◆ Instructions to follow:
Please return, word for word, the part of the forum thread on packing a quilt starting with "I'm going to" and going on through "the correct place.".

◆ Source document:

# Packing and Crating > Crating Materials, Hardware and Methods >  Trying to pack a "not so normal" quilt

## egenalo

I'm going to be packing up a show of local artists work that has a quilt in it. I want to pack it better than how it came in, which was carried unwrapped by hand in the rain. If it were a normal quilt I would roll it with tissue paper in between  and have an outer layer of muslin and poly to protect it. The catch is that the quilt also has painted canvasses sewn to it. In that case should I still be able to roll it if I replace the tissue with glassine or another comparable material or is there some other way that I am not thinking of? I wouldn't worry about packing it if this was a one and done show but it will be traveling to a few different venues and I hate for something to happen to it.  Any input is greatly appreciated.

-Erik

----------


## egenalo

I just realized that I posted this in the wrong place. Please ignore my blunder and please delete. I have re-posted it in the correct place.

----------


## tom@okeeffe.com

Hi Egenalo
Are you trying to keep it rigid, with less acute curves so as not to crease the canvas whilst rolling? If I’m I’m seeing this correctly, I would prep a small tube lined in tyvek or poly and then roll it in tyvek as it would prove to be more reusable than rippy tearie old glassine. Then finish it off with a reusable custom exterior box. Either card or even better foamcor.

----------


## egenalo

Thank you for the information. The quilt has been delivered safely to it's next destination.

----------

◆ Stored data:
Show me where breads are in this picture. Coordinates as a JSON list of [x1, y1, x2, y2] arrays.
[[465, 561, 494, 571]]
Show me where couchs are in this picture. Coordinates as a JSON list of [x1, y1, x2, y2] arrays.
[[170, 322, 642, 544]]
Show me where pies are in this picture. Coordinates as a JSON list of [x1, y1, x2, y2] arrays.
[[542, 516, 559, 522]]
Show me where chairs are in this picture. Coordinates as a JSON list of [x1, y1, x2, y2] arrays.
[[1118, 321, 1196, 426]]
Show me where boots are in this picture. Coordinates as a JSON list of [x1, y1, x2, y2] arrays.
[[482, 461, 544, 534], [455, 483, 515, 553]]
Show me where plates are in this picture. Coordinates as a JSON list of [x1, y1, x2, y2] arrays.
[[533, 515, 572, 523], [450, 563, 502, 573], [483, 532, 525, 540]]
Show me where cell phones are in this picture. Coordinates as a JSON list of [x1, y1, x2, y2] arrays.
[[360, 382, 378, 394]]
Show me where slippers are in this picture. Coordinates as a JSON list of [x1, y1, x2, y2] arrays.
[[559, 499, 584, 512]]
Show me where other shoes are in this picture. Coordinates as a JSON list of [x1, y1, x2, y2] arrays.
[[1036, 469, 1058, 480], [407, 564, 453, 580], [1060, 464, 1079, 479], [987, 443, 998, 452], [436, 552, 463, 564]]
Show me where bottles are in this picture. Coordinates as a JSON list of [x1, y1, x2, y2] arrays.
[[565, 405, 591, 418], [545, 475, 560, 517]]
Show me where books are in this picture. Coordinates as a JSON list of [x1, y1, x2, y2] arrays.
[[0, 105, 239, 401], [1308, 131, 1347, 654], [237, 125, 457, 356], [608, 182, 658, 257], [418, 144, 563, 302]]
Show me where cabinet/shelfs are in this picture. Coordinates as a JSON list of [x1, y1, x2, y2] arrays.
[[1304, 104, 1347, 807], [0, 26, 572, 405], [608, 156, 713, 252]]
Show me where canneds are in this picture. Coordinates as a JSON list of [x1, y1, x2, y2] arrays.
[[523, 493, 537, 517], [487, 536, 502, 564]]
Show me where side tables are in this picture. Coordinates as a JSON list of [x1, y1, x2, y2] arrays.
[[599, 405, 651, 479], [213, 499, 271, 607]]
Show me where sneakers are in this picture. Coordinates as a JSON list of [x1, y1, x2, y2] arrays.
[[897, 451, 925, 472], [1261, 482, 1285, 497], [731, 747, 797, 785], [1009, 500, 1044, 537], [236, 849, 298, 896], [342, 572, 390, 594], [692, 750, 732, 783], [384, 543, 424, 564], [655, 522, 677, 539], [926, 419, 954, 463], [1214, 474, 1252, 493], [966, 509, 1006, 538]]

◆ Response:
I'm going to be packing up a show of local artists work that has a quilt in it. I want to pack it better than how it came in, which was carried unwrapped by hand in the rain. If it were a normal quilt I would roll it with tissue paper in between  and have an outer layer of muslin and poly to protect it. The catch is that the quilt also has painted canvasses sewn to it. In that case should I still be able to roll it if I replace the tissue with glassine or another comparable material or is there some other way that I am not thinking of? I wouldn't worry about packing it if this was a one and done show but it will be traveling to a few different venues and I hate for something to happen to it.  Any input is greatly appreciated.

-Erik

----------


## egenalo

I just realized that I posted this in the wrong place. Please ignore my blunder and please delete. I have re-posted it in the correct place.